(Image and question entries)
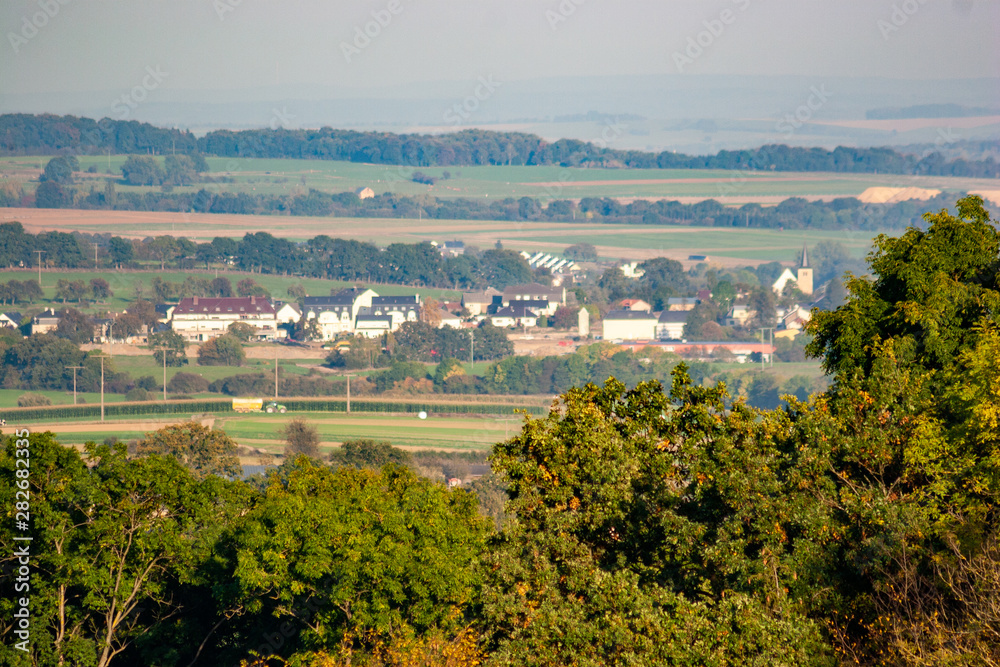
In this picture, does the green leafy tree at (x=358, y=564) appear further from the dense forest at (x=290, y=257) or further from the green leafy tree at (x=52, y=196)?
the green leafy tree at (x=52, y=196)

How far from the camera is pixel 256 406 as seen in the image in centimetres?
8262

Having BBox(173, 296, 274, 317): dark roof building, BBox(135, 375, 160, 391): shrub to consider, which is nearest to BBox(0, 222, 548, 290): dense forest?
BBox(173, 296, 274, 317): dark roof building

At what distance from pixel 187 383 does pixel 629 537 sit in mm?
81619

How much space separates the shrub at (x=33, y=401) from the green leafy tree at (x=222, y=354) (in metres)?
15.1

◆ Problem to work on ◆
Please rewrite the entries above, replacing every "shrub" with "bush" and leaving everything else unchanged. Leave the picture lines out of your answer.

◆ Solved exercise ◆
In this picture, does the green leafy tree at (x=358, y=564) appear further from the dense forest at (x=290, y=257) or further from the green leafy tree at (x=52, y=196)?
the green leafy tree at (x=52, y=196)

How far from the camera is pixel 256 406 as seen in the image in centimetres?
8262

Having BBox(173, 296, 274, 317): dark roof building, BBox(135, 375, 160, 391): bush to consider, which is nearest to BBox(0, 222, 548, 290): dense forest?
BBox(173, 296, 274, 317): dark roof building

At what distance from pixel 187 383 does pixel 629 537 sit in mm?
81619

How much space separates the bush at (x=33, y=401) from the green leafy tree at (x=222, y=354) (in metres)?
15.1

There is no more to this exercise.